Well, no, Mrs. McLucas, the young men and women aren't fighting for nothing -- they're fighting for the state. But even though McLucas mistakenly believes that our soldiers are fighting for her freedom and wonders "what other freedoms" she'll lose "before all is said and done" if she's not allowed to display her flag at work, she should take solace in the fact that her fears are misplaced.

Because the report makes reference to Kindred Hospital Corporation and Kindred Hospital Corporate Headquarters, one can safely assume that Kindred is a privately owned and operated hospital (even though I'd guess that, like most, the corporation is the beneficiary of government grants). Therefore, because there is no right to free speech in the private sector, Mrs. McLucas has no case.

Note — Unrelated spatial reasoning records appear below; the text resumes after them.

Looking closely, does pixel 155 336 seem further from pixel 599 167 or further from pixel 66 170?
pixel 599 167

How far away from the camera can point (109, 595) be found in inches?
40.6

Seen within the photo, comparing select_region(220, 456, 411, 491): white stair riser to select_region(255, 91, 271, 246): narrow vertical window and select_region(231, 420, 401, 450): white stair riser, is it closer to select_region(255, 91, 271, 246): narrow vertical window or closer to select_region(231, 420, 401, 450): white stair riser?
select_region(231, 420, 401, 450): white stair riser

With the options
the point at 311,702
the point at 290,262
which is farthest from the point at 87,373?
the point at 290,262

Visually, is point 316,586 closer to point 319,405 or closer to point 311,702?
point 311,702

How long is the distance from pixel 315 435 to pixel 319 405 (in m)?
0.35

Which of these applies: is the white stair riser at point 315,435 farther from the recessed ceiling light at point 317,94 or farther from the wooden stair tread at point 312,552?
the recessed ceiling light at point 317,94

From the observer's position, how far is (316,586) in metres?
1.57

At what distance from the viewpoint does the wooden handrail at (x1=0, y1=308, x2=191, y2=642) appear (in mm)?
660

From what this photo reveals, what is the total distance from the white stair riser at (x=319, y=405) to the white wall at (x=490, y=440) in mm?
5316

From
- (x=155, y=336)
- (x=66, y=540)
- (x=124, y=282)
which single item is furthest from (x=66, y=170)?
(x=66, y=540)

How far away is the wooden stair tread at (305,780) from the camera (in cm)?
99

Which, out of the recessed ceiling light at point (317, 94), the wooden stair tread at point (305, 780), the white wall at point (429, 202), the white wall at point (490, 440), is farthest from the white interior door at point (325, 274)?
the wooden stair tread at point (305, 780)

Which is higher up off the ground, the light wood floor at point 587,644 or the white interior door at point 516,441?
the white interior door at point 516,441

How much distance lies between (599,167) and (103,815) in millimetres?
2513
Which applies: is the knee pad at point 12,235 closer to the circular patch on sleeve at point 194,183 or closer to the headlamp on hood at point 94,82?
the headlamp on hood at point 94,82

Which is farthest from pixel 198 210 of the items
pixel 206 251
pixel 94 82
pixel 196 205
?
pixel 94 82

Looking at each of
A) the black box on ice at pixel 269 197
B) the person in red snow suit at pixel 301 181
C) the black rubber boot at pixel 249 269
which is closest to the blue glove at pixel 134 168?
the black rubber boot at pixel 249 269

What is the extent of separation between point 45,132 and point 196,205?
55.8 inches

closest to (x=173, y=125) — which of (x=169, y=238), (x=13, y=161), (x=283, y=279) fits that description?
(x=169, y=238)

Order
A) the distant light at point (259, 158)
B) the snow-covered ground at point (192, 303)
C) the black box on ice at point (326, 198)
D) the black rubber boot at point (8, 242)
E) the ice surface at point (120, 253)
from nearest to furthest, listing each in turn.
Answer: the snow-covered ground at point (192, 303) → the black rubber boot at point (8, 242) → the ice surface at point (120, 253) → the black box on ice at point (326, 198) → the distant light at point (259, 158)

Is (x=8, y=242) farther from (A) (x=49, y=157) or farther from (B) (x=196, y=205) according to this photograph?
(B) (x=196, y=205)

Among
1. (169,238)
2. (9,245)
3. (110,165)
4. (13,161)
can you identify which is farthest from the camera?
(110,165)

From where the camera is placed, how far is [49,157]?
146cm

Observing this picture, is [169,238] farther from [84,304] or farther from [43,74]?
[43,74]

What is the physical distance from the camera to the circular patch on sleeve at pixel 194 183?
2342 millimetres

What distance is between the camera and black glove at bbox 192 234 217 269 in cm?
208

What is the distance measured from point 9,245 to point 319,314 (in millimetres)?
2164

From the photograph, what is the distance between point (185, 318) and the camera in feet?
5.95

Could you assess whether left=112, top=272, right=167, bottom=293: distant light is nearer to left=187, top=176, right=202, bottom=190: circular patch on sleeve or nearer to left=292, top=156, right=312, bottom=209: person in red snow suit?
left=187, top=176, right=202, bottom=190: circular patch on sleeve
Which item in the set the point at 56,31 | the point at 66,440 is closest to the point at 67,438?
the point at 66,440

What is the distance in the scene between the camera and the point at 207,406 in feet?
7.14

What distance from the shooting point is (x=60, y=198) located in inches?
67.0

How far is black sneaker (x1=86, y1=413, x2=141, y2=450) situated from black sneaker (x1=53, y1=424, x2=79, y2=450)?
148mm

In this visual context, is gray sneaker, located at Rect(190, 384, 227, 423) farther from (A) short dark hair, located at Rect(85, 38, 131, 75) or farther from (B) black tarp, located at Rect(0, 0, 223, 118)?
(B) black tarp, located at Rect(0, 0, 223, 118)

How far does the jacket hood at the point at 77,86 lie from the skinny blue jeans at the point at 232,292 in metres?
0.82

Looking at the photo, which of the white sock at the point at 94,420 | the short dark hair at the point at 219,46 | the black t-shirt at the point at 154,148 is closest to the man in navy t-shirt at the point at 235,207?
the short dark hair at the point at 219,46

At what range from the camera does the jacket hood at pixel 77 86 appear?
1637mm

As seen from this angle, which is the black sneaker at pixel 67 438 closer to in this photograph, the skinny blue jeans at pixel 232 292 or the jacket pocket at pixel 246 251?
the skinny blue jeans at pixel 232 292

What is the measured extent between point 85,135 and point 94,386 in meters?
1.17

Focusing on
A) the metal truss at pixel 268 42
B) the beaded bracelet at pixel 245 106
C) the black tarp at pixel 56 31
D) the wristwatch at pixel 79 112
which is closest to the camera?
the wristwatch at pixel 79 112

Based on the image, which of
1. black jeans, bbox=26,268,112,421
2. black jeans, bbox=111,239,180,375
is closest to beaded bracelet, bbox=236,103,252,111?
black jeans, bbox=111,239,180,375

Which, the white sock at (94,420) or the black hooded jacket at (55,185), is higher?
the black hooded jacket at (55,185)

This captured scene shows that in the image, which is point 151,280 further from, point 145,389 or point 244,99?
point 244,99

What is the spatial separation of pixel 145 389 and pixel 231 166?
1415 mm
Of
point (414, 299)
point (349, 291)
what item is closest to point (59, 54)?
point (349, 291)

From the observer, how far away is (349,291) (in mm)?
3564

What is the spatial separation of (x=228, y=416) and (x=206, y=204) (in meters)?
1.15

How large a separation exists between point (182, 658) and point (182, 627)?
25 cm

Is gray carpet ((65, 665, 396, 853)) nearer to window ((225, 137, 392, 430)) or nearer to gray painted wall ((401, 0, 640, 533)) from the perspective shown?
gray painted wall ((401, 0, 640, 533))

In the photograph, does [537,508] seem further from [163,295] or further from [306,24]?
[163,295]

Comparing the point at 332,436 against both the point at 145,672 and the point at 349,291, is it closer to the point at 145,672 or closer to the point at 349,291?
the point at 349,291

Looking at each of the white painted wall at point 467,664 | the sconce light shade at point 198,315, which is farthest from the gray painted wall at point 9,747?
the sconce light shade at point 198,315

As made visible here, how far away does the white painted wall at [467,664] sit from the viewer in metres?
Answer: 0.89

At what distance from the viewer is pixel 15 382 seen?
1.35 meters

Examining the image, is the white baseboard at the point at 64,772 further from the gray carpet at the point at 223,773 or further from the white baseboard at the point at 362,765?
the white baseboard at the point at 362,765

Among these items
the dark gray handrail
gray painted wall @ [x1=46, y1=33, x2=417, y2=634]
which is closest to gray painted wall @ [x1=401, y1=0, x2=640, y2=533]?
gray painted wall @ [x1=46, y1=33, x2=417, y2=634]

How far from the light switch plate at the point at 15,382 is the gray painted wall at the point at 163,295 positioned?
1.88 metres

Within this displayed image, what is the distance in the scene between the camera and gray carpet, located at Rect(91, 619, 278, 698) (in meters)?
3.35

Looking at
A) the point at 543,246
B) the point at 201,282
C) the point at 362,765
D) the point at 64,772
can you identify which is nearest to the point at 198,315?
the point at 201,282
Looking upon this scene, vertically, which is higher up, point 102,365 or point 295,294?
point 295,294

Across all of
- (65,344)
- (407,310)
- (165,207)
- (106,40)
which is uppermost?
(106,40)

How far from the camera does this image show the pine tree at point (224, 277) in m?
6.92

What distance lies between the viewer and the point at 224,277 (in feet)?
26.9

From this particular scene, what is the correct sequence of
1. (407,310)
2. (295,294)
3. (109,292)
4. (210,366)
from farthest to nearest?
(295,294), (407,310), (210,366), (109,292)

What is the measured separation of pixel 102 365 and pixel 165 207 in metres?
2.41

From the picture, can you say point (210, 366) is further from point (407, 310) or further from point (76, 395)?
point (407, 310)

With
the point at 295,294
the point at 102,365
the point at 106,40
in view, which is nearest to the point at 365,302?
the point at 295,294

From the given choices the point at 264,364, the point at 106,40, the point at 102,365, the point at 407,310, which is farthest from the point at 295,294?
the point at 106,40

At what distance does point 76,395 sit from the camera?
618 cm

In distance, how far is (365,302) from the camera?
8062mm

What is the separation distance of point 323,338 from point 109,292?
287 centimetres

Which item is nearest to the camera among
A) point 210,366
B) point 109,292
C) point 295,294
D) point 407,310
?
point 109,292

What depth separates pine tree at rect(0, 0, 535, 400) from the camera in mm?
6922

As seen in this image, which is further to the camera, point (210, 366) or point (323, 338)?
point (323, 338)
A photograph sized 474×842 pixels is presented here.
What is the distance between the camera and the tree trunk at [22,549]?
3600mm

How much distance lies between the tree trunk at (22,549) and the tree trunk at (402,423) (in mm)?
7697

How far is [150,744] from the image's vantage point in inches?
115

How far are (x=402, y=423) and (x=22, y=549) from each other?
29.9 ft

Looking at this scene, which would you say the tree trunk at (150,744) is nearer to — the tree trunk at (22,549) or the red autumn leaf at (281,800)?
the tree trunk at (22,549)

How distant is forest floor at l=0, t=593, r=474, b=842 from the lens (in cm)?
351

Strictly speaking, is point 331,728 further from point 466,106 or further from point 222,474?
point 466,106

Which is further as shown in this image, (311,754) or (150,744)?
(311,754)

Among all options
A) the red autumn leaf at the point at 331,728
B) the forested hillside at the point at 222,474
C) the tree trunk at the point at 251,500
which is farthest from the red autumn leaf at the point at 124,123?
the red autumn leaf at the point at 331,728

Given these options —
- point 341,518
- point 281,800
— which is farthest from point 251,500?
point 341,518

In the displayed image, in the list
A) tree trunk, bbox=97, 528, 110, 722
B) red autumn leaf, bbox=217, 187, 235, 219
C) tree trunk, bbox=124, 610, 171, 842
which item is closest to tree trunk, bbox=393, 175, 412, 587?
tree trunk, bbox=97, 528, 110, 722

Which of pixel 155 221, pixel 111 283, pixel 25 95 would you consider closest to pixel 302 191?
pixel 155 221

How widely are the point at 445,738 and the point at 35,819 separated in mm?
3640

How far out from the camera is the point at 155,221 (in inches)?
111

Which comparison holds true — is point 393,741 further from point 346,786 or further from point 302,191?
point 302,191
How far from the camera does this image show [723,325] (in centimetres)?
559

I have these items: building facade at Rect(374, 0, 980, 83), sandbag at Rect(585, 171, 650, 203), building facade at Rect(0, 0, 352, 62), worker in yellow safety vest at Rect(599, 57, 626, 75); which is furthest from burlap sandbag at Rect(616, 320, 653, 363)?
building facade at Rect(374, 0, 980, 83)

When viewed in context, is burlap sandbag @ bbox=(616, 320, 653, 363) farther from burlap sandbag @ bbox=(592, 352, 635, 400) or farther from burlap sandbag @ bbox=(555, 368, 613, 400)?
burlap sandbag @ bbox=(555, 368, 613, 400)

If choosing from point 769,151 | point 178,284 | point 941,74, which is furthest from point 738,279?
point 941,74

The Bill of Rights is a compact -- albeit a crappy one, but I digress -- between the federal government and its citizens, not between private citizens.

But even in the event that Kindred were a public hospital, one would be hard-pressed to argue that a supervisor should have any less right to prevent an employee from hanging an American flag than she would to prevent that same employee from hanging a pornographic calendar or an alarm clock set to go off every other minute. In short, the problem is public funding of facilities and institutions in the first place, not the directors and supervisors tasked with operating them.

Oh, and for the record, if Mrs. McLucas really is worried about the preservation of her freedom, perhaps she'll consider the viewpoint of her protesting colleague, who likely understands that individual liberties are the sacrificial lamb of America's wars.